> Excerpt

********

Three things we learned this week in Ligue 1

‘Quel Choc!’ – Win against Paris Saint-Germain the perfect ending to Guingamp’s glorious week

En Avant de Guingamp topped off a week to remember on Sunday with a shock one-nil victory against Paris Saint-Germain, with a result that saw the French champions loose for the first time in Ligue 1 this season.

Earlier in the week, Jocelyn Gourvennec’s side, who qualified for the Europa League because of their Coupe de France success against their Breton rivals Rennes in May, were the only French outfit to progress through group stages of the competition thanks to a double from Claudio Beauvue, in a two-one win in Greece against PAOK.

PSG’s unbeaten run in all competitions this season ended in Catalonia on Wednesday night, when they suffered a three-one defeat away to Barcelona and Sunday’s result at the Stade du Roudourou gave the men from the capital their first set of consecutive defeats since April.

 

PSG remain a point behind the current league leaders Marseille, while Guingamp’s sees them push up to thirteenth place in the standings, a feat made all the more impressive considering the fact that just seven weeks ago, the home side grabbed the headlines for all the wrong reasons when they were thrashed seven-two by Nice.

Having an almost full squad at his disposal has been a distinct rarity for Laurent Blanc this season, and the Paris manager made the most of his attacking and midfield options, with Zlatan Ibrahimović, Edinson Cavani and Ezequiel Lavezzi all starting in the forward line of the 4-3-3, while last season’s dynamic midfield trio of Marco Verratti, Blaise Matuidi and Thiago Motta were once again hoping to boss proceedings in the middle of the park

PSG’s main injury loss was the absence of the extremely influential Javier Pastore, but it was the away side who threatened almost immediately from kick-off when Cavani struck the crossbar with an inventive lob from the edge of the area, after Marco Verratti provided one of his trademark long through balls into the Guingamp box from inside his own half, highlighting the twenty-tw0- year old’s great vision on the pitch. However, the home side silenced  and stunned the away support with an early goal on eleven minutes.

Thibault Giresse delivered a free-kick deep into the PSG box, which after a flick-on from Younousse Sankharé, made its way to Jérémy Pied. The on-loan Nice defender then showed his commitment when he bravely threw himself down towards the ball to head past Salvatore Sirigu. The goal, which perhaps owed more to lackluster PSG defending than the quality of Guingamp’s set-piece, remained the only goal scored in the match when the referee blew to signal half-time.

As expected, PSG continued in the second-half to attempt to find a way back into the game, but Guingamp remained disciplined and attempted to frustrate their opponents with their deep and narrow tactical set-up. The home side did however pose at threat on the counter-attack, with Beauvue eager to latch onto long balls played forward when Les Parisiens lost possession.

********

> Data
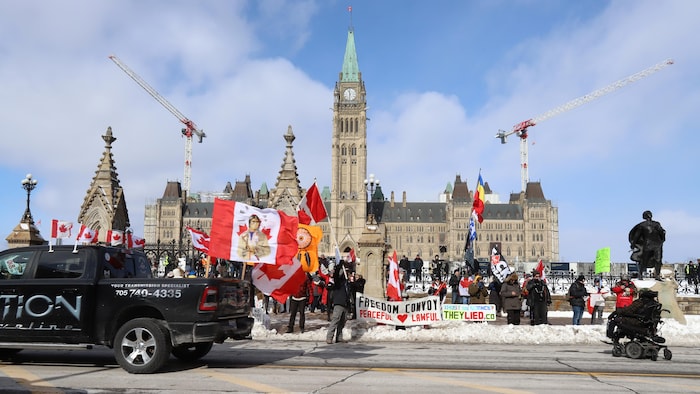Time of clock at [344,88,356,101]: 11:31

********

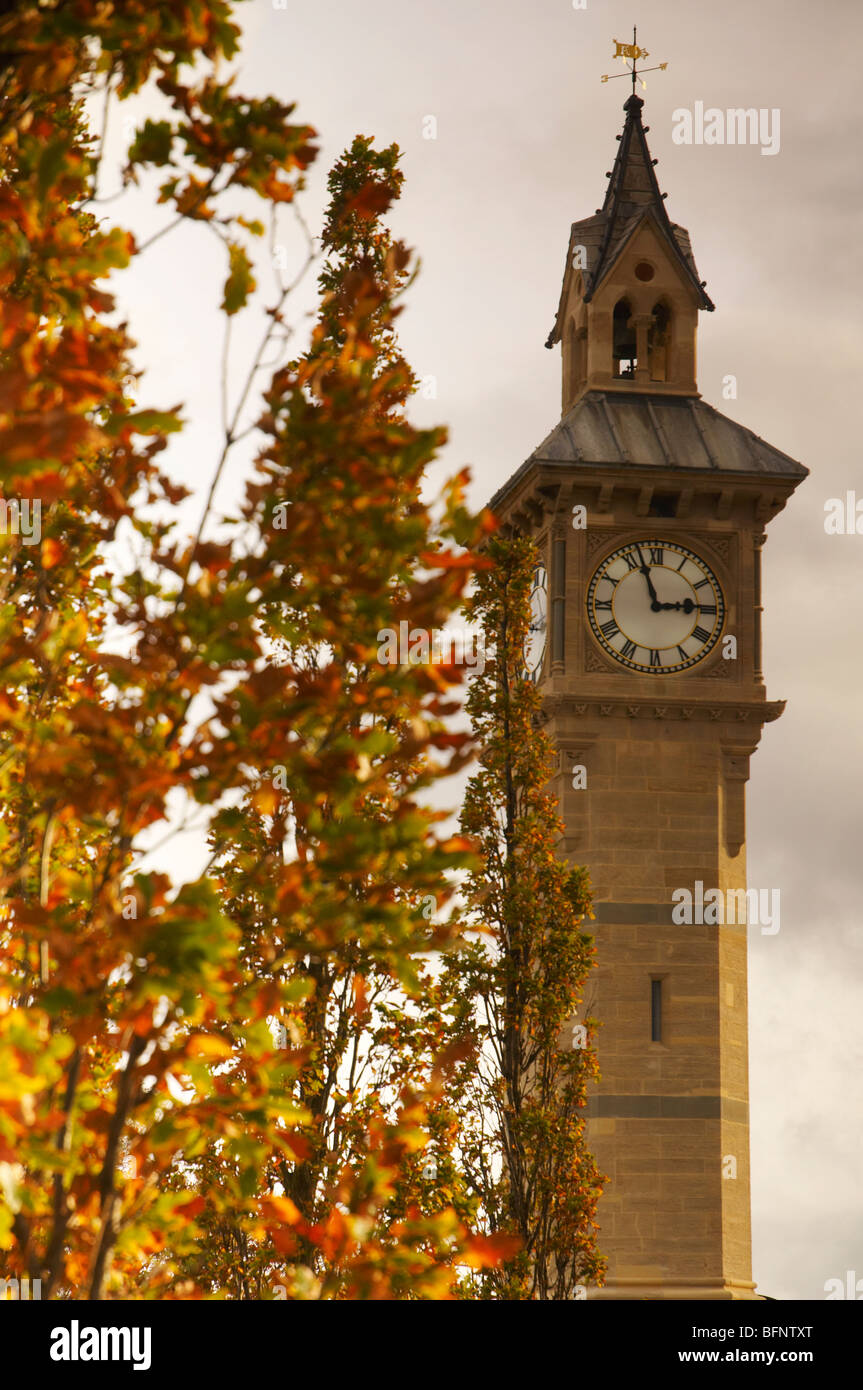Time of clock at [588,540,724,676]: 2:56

********

> Required task
Quote the Guingamp–PSG match report word for word, starting with "As expected, PSG" and going on through "when Les Parisiens lost possession.".

> Result below
As expected, PSG continued in the second-half to attempt to find a way back into the game, but Guingamp remained disciplined and attempted to frustrate their opponents with their deep and narrow tactical set-up. The home side did however pose at threat on the counter-attack, with Beauvue eager to latch onto long balls played forward when Les Parisiens lost possession.